The following is part of a series of historical articles as they appeared in Iowa State’s student newspaper. This article is from the Friday, Feb., 22, 1991 issue of the Iowa State Daily when University of Missouri-Rolla President Martin Jischke was chosen by the state Board of Regents to be president of ISU.

Martin C. Jischke, chancellor of the University of Missouri-Rolla, will be Iowa State’s 13th president, effective June 1.

The state Board of Regents unanimously voted by telephone Thursday afternoon to name Jischke to the post.

Jischke said he and Iowa State were “a remarkable fit.”

Jischke will be receiving a $164,000 salary along with the “usual benefits,” regent President Marvin Pomerantz said.

Pomerantz described Jischke as a man with outstanding leadership and communication qualities and a strong academic background.

Jischke was chosen from a field of seven finalists, which included Interim President Milton Glick.

Jischke called Glick “a fine man,” and said Glick was held in very high regard nationally, as well as in Missouri, as an educator.

Pomerantz also thanked Glick for his service as interim president.

“We hope he stays as provost. We didn’t discuss it,” Pomerantz said. “Whatever he does we wish him luck and thank him for his services.”

When asked about the shortness of the search, Pomerantz pointed out that the search started in July of 1990.

“Dr. Jischke’s been wooed by more than the few, but it was no situation where we had to move this afternoon or he might go somewhere else,” Pomerantz said.

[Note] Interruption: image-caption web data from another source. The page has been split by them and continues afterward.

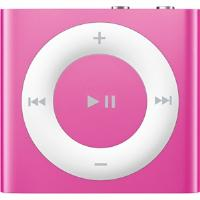 Apple iPod Shuffle 2GB Pink MP3 Player  Flash Drive  12 Hours Audio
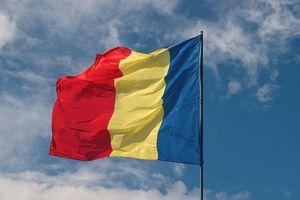 Lãnh đạo Đảng, Nhà nước gửi điện mừng Quốc khánh Rumani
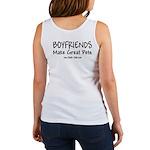 """""""Boyfriends Make Great Pets"""" Tank Top"""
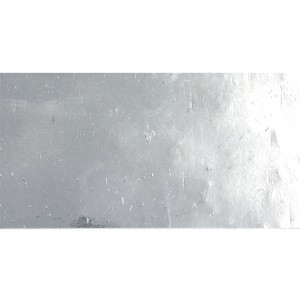 Metro Glas Wandtegels Subway Silver Mirage Smooth 7,5x15cm
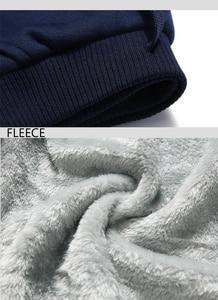 Image 5 - The Game CS GO Costume Mens Sportswear 2018 Winter Fleece Brand Thick Sweatshirt Zipped Hoodies Jacket Harajuku Tracksuit Hoody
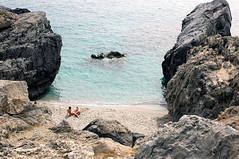 micro amoudi (harribobs) Tags: beach crete nudist
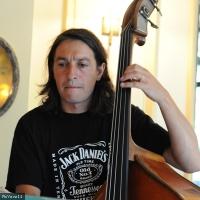 Eric Surmenian en concert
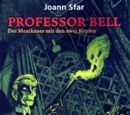 Professor Bell (Comic-Serie)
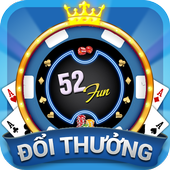 52Fun Game Danh Bai Doi Thuong icon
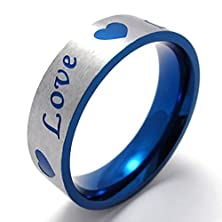 buy Mens Rings Stainless Steel Love Heartdpromise Couples Wedding Bands 17Mm Size 8 By Aienid
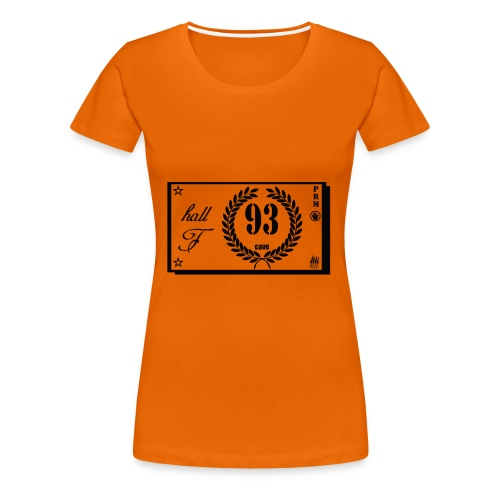 prm hall f - T-shirt Premium Femme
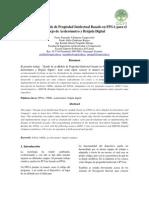 Diseño de un Módulo de Propiedad Intelectual Basado en FPGA para el manejo de Acelerómetro y Brújula Digital
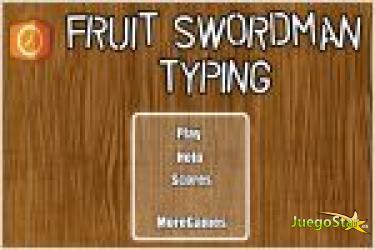 Juego  fruit swordman typing. frutas de palabras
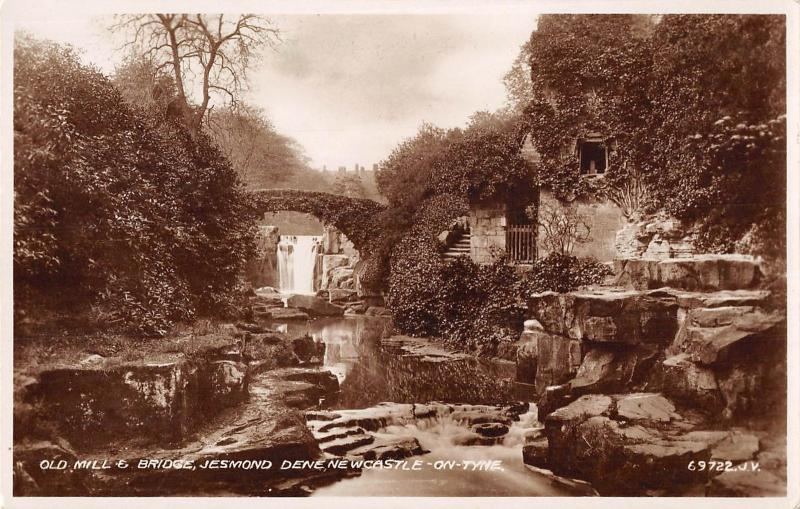 uk12993 old mill and bridge  jesmond dene newcastle on tyne real photo   uk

Iowa’s recent budget problem did not cause Jischke to hesitate in taking the job.

“The decision to … commit a significant part of one’s life to an institution is not made on the vagueries of one budget or another.”

His first job as president will be “getting to better know the people at Iowa State,” Jischke said, and “gain a sense of what we need to do to make Iowa State better.”

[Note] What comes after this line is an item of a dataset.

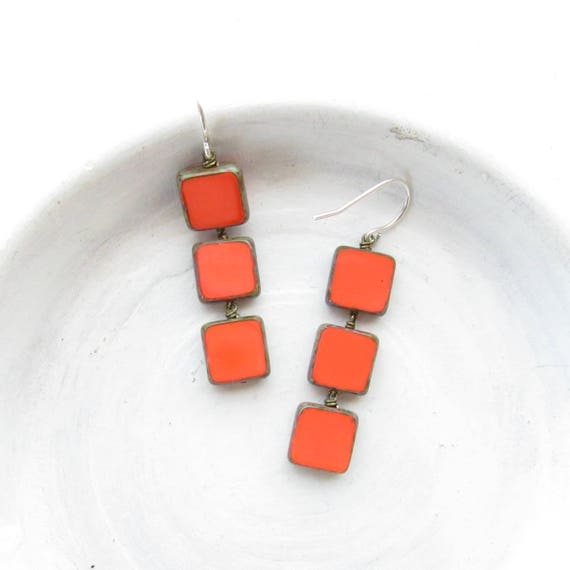 Stacked Earrings > Coral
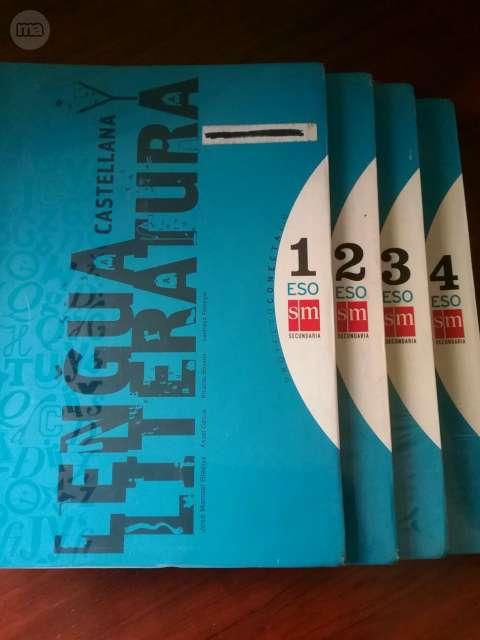 L. LENGUA Y LITERATURA 1, 2, 3, 4 ESO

Jischke said he wasn’t using the ISU presidency as a stepping stone to other jobs.

“I don’t consider this a temporary job,” Jischke said. “I’m here to stay.”

Jischke said he was most impressed by Iowa’s devotion to higher education.

“Repeatedly I have seen evidence that Iowans take higher education, and education in general, very, very seriously and support it,” he said.

“I’m a Midwesterner, a grandson of a farmer and son of a food distributor,” he said.

Jischke said he had degrees in science and engineering.

“I believe very much in the land-grant tradition, marrying practical and liberal education.”

Jischke said he and ISU share values that are very deeply rooted in Iowa. “Values that have to do with family … and hard work.”

Jischke said that he was “intrigued and captivated” in the university’s goal of making ISU the premier land-grant institution in the country.

However, he added, “I have no illusions that this is a simple challenge.”

Jischke said there would be opportunities for personal contact with him. But because of the size of ISU, he said he had to approach it differently than at Missouri-Rolla.

“I will promise that there will be opportunities for … communication, but what I can’t tell you is precisely how to do it.”

Jischke called ISU’s strategic plan “wise and appropriate.”

“A basic direction has been set, and I’m very comfortable with it.”

Jischke will be moving to Ames with his wife, Patty, and his two children.

Jischke said his top priorities were his work and his family. But in his spare time he enjoys reading and playing “a little golf.”

Jischke said he decided to be an educator during his graduate school days under Judson Barron, a Massachusetts Institute of Technology professor.

Jischke said he told his wife, “it is hard for me to believe that there is a better job in higher education, for me at least, than the presidency at Iowa State.

“Iowa State plays a pivotal role in the future of Iowa and the opportunity to be a part of that is very attractive.”